● Page extract
5. The light-emitting display of claim 4, wherein a channel of the second transistor is longer than a channel of the first transistor.
6. The light-emitting display of claim 1, wherein the pixel circuit further comprises:
a second capacitor coupled between the first electrode of the first capacitor and a gate of the fourth transistor; and
a first switch diode-connecting the fourth transistor in response to the first control signal,
wherein the gate of the fourth transistor is coupled to a second electrode of the second capacitor, and
wherein a source of the fourth transistor is coupled to a second electrode of the first capacitor.
7. The light-emitting display of claim 6, wherein the first switch includes a fifth transistor and a sixth transistor serially coupled to each other and turned on in response to the first control signal.
8. The light-emitting display of claim 7, wherein the fifth transistor and the sixth transistor are a dual-gate transistor.
9. The light-emitting display of claim 8, wherein the pixel circuit further comprises:
a second switch transmitting the current output from the fourth transistor to the light-emitting element in response to a second control signal,
wherein the second control signal is supplied to the pixel circuit after the first control signal and the select signal.
10. The light-emitting display of claim 1, wherein the first control signal is a previous select signal that is applied to the pixel circuit before the select signal.

● Exercise task 1
In the records, reproduce every line from the beginning through the line with "I'll use <instances>...</instances>", both included. Leave the pictures out of your answer.

● Data records
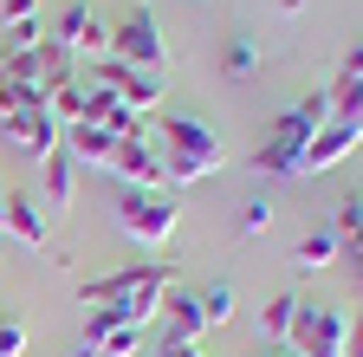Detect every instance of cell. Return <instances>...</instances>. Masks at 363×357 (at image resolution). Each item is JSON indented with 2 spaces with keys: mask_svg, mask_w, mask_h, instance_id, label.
I'll use <instances>...</instances> for the list:
<instances>
[{
  "mask_svg": "<svg viewBox=\"0 0 363 357\" xmlns=\"http://www.w3.org/2000/svg\"><path fill=\"white\" fill-rule=\"evenodd\" d=\"M363 143V117H325V130L305 143V156H298V175H325V169H337L350 150Z\"/></svg>",
  "mask_w": 363,
  "mask_h": 357,
  "instance_id": "obj_8",
  "label": "cell"
},
{
  "mask_svg": "<svg viewBox=\"0 0 363 357\" xmlns=\"http://www.w3.org/2000/svg\"><path fill=\"white\" fill-rule=\"evenodd\" d=\"M39 169H45V208H72L78 202V163H72V150L59 143Z\"/></svg>",
  "mask_w": 363,
  "mask_h": 357,
  "instance_id": "obj_16",
  "label": "cell"
},
{
  "mask_svg": "<svg viewBox=\"0 0 363 357\" xmlns=\"http://www.w3.org/2000/svg\"><path fill=\"white\" fill-rule=\"evenodd\" d=\"M279 13H286V20H292V13H305V0H279Z\"/></svg>",
  "mask_w": 363,
  "mask_h": 357,
  "instance_id": "obj_26",
  "label": "cell"
},
{
  "mask_svg": "<svg viewBox=\"0 0 363 357\" xmlns=\"http://www.w3.org/2000/svg\"><path fill=\"white\" fill-rule=\"evenodd\" d=\"M84 78H91V84H104L111 98H123L136 117H156V111H162V92H169V78L130 72V65H123V59H111V53H104V59H91V65H84Z\"/></svg>",
  "mask_w": 363,
  "mask_h": 357,
  "instance_id": "obj_6",
  "label": "cell"
},
{
  "mask_svg": "<svg viewBox=\"0 0 363 357\" xmlns=\"http://www.w3.org/2000/svg\"><path fill=\"white\" fill-rule=\"evenodd\" d=\"M52 39H59L65 53H78V59H84V53H91V59H104V53H111V26H104L98 13H91L84 0H78V7H65V13H59Z\"/></svg>",
  "mask_w": 363,
  "mask_h": 357,
  "instance_id": "obj_11",
  "label": "cell"
},
{
  "mask_svg": "<svg viewBox=\"0 0 363 357\" xmlns=\"http://www.w3.org/2000/svg\"><path fill=\"white\" fill-rule=\"evenodd\" d=\"M182 221V202L162 195V189H123L117 195V228L136 241V247H162Z\"/></svg>",
  "mask_w": 363,
  "mask_h": 357,
  "instance_id": "obj_3",
  "label": "cell"
},
{
  "mask_svg": "<svg viewBox=\"0 0 363 357\" xmlns=\"http://www.w3.org/2000/svg\"><path fill=\"white\" fill-rule=\"evenodd\" d=\"M156 150H162V175L169 182H208V175L227 163L220 137L201 123V117H156Z\"/></svg>",
  "mask_w": 363,
  "mask_h": 357,
  "instance_id": "obj_2",
  "label": "cell"
},
{
  "mask_svg": "<svg viewBox=\"0 0 363 357\" xmlns=\"http://www.w3.org/2000/svg\"><path fill=\"white\" fill-rule=\"evenodd\" d=\"M259 59H266V53H259V39H253V33H240V39H227L220 72H227V78H253V72H259Z\"/></svg>",
  "mask_w": 363,
  "mask_h": 357,
  "instance_id": "obj_18",
  "label": "cell"
},
{
  "mask_svg": "<svg viewBox=\"0 0 363 357\" xmlns=\"http://www.w3.org/2000/svg\"><path fill=\"white\" fill-rule=\"evenodd\" d=\"M156 273H162V260H150V266H117V273H104V280L84 286V305H117V299H130V292H143Z\"/></svg>",
  "mask_w": 363,
  "mask_h": 357,
  "instance_id": "obj_13",
  "label": "cell"
},
{
  "mask_svg": "<svg viewBox=\"0 0 363 357\" xmlns=\"http://www.w3.org/2000/svg\"><path fill=\"white\" fill-rule=\"evenodd\" d=\"M136 7H156V0H136Z\"/></svg>",
  "mask_w": 363,
  "mask_h": 357,
  "instance_id": "obj_27",
  "label": "cell"
},
{
  "mask_svg": "<svg viewBox=\"0 0 363 357\" xmlns=\"http://www.w3.org/2000/svg\"><path fill=\"white\" fill-rule=\"evenodd\" d=\"M156 357H208L201 344H182V351H156Z\"/></svg>",
  "mask_w": 363,
  "mask_h": 357,
  "instance_id": "obj_25",
  "label": "cell"
},
{
  "mask_svg": "<svg viewBox=\"0 0 363 357\" xmlns=\"http://www.w3.org/2000/svg\"><path fill=\"white\" fill-rule=\"evenodd\" d=\"M331 84H363V39L344 53V65H337V78H331Z\"/></svg>",
  "mask_w": 363,
  "mask_h": 357,
  "instance_id": "obj_22",
  "label": "cell"
},
{
  "mask_svg": "<svg viewBox=\"0 0 363 357\" xmlns=\"http://www.w3.org/2000/svg\"><path fill=\"white\" fill-rule=\"evenodd\" d=\"M0 20L20 26V20H39V0H0Z\"/></svg>",
  "mask_w": 363,
  "mask_h": 357,
  "instance_id": "obj_23",
  "label": "cell"
},
{
  "mask_svg": "<svg viewBox=\"0 0 363 357\" xmlns=\"http://www.w3.org/2000/svg\"><path fill=\"white\" fill-rule=\"evenodd\" d=\"M0 130H7V137L26 150V156H52L59 143H65V123L52 117V104H26V111H7V117H0Z\"/></svg>",
  "mask_w": 363,
  "mask_h": 357,
  "instance_id": "obj_9",
  "label": "cell"
},
{
  "mask_svg": "<svg viewBox=\"0 0 363 357\" xmlns=\"http://www.w3.org/2000/svg\"><path fill=\"white\" fill-rule=\"evenodd\" d=\"M325 117H331V98L325 92H305L298 104H286L279 117H272V130H266V143H259V175H272V182H286V175H298V156H305V143L325 130Z\"/></svg>",
  "mask_w": 363,
  "mask_h": 357,
  "instance_id": "obj_1",
  "label": "cell"
},
{
  "mask_svg": "<svg viewBox=\"0 0 363 357\" xmlns=\"http://www.w3.org/2000/svg\"><path fill=\"white\" fill-rule=\"evenodd\" d=\"M72 357H91V351H72Z\"/></svg>",
  "mask_w": 363,
  "mask_h": 357,
  "instance_id": "obj_29",
  "label": "cell"
},
{
  "mask_svg": "<svg viewBox=\"0 0 363 357\" xmlns=\"http://www.w3.org/2000/svg\"><path fill=\"white\" fill-rule=\"evenodd\" d=\"M111 59H123L130 72H150V78H169V39H162V20L156 7H136L117 33H111Z\"/></svg>",
  "mask_w": 363,
  "mask_h": 357,
  "instance_id": "obj_4",
  "label": "cell"
},
{
  "mask_svg": "<svg viewBox=\"0 0 363 357\" xmlns=\"http://www.w3.org/2000/svg\"><path fill=\"white\" fill-rule=\"evenodd\" d=\"M201 312H208V325H227V319H234V286H208Z\"/></svg>",
  "mask_w": 363,
  "mask_h": 357,
  "instance_id": "obj_20",
  "label": "cell"
},
{
  "mask_svg": "<svg viewBox=\"0 0 363 357\" xmlns=\"http://www.w3.org/2000/svg\"><path fill=\"white\" fill-rule=\"evenodd\" d=\"M298 305H305L298 292H272L266 312H259V331H266L272 344H286V338H292V319H298Z\"/></svg>",
  "mask_w": 363,
  "mask_h": 357,
  "instance_id": "obj_17",
  "label": "cell"
},
{
  "mask_svg": "<svg viewBox=\"0 0 363 357\" xmlns=\"http://www.w3.org/2000/svg\"><path fill=\"white\" fill-rule=\"evenodd\" d=\"M111 175L123 189H162L169 175H162V150H156V130L143 123L136 137H123L117 143V163H111Z\"/></svg>",
  "mask_w": 363,
  "mask_h": 357,
  "instance_id": "obj_7",
  "label": "cell"
},
{
  "mask_svg": "<svg viewBox=\"0 0 363 357\" xmlns=\"http://www.w3.org/2000/svg\"><path fill=\"white\" fill-rule=\"evenodd\" d=\"M266 228H272V202H247V208H240V234H247V241H259Z\"/></svg>",
  "mask_w": 363,
  "mask_h": 357,
  "instance_id": "obj_21",
  "label": "cell"
},
{
  "mask_svg": "<svg viewBox=\"0 0 363 357\" xmlns=\"http://www.w3.org/2000/svg\"><path fill=\"white\" fill-rule=\"evenodd\" d=\"M331 234H337V260L363 266V195H344L331 214Z\"/></svg>",
  "mask_w": 363,
  "mask_h": 357,
  "instance_id": "obj_15",
  "label": "cell"
},
{
  "mask_svg": "<svg viewBox=\"0 0 363 357\" xmlns=\"http://www.w3.org/2000/svg\"><path fill=\"white\" fill-rule=\"evenodd\" d=\"M201 338H208V312H201V292H182V286H169V292H162V351L201 344Z\"/></svg>",
  "mask_w": 363,
  "mask_h": 357,
  "instance_id": "obj_10",
  "label": "cell"
},
{
  "mask_svg": "<svg viewBox=\"0 0 363 357\" xmlns=\"http://www.w3.org/2000/svg\"><path fill=\"white\" fill-rule=\"evenodd\" d=\"M65 150H72V163L84 169H111L117 163V137H111V130H98V123H65Z\"/></svg>",
  "mask_w": 363,
  "mask_h": 357,
  "instance_id": "obj_14",
  "label": "cell"
},
{
  "mask_svg": "<svg viewBox=\"0 0 363 357\" xmlns=\"http://www.w3.org/2000/svg\"><path fill=\"white\" fill-rule=\"evenodd\" d=\"M266 357H286V351H266Z\"/></svg>",
  "mask_w": 363,
  "mask_h": 357,
  "instance_id": "obj_28",
  "label": "cell"
},
{
  "mask_svg": "<svg viewBox=\"0 0 363 357\" xmlns=\"http://www.w3.org/2000/svg\"><path fill=\"white\" fill-rule=\"evenodd\" d=\"M344 338H350L344 305H298L286 357H344Z\"/></svg>",
  "mask_w": 363,
  "mask_h": 357,
  "instance_id": "obj_5",
  "label": "cell"
},
{
  "mask_svg": "<svg viewBox=\"0 0 363 357\" xmlns=\"http://www.w3.org/2000/svg\"><path fill=\"white\" fill-rule=\"evenodd\" d=\"M298 266H305V273H325V266H337V234H331V228L305 234V241H298Z\"/></svg>",
  "mask_w": 363,
  "mask_h": 357,
  "instance_id": "obj_19",
  "label": "cell"
},
{
  "mask_svg": "<svg viewBox=\"0 0 363 357\" xmlns=\"http://www.w3.org/2000/svg\"><path fill=\"white\" fill-rule=\"evenodd\" d=\"M0 228H7L13 241H26V247H39L45 234H52V221H45V202H33L26 189H13V195H0Z\"/></svg>",
  "mask_w": 363,
  "mask_h": 357,
  "instance_id": "obj_12",
  "label": "cell"
},
{
  "mask_svg": "<svg viewBox=\"0 0 363 357\" xmlns=\"http://www.w3.org/2000/svg\"><path fill=\"white\" fill-rule=\"evenodd\" d=\"M344 357H363V312L350 319V338H344Z\"/></svg>",
  "mask_w": 363,
  "mask_h": 357,
  "instance_id": "obj_24",
  "label": "cell"
}]
</instances>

● Exercise task 2
Answer these about the display patent claims, one line each:
(a) According to claim 5, which transistor has the longer channel?
(b) What does claim 8 say the fifth and sixth transistors are?
(c) In claim 10, what is the first control signal?

● Correct output 1
Detect every instance of cell. Return <instances>...</instances>. Masks at 363×357 (at image resolution). Each item is JSON indented with 2 spaces with keys: mask_svg, mask_w, mask_h, instance_id, label.
I'll use <instances>...</instances> for the list:

● Correct output 2
(a) The second transistor, whose channel is longer than that of the first transistor.
(b) A dual-gate transistor.
(c) A previous select signal that is applied to the pixel circuit before the select signal.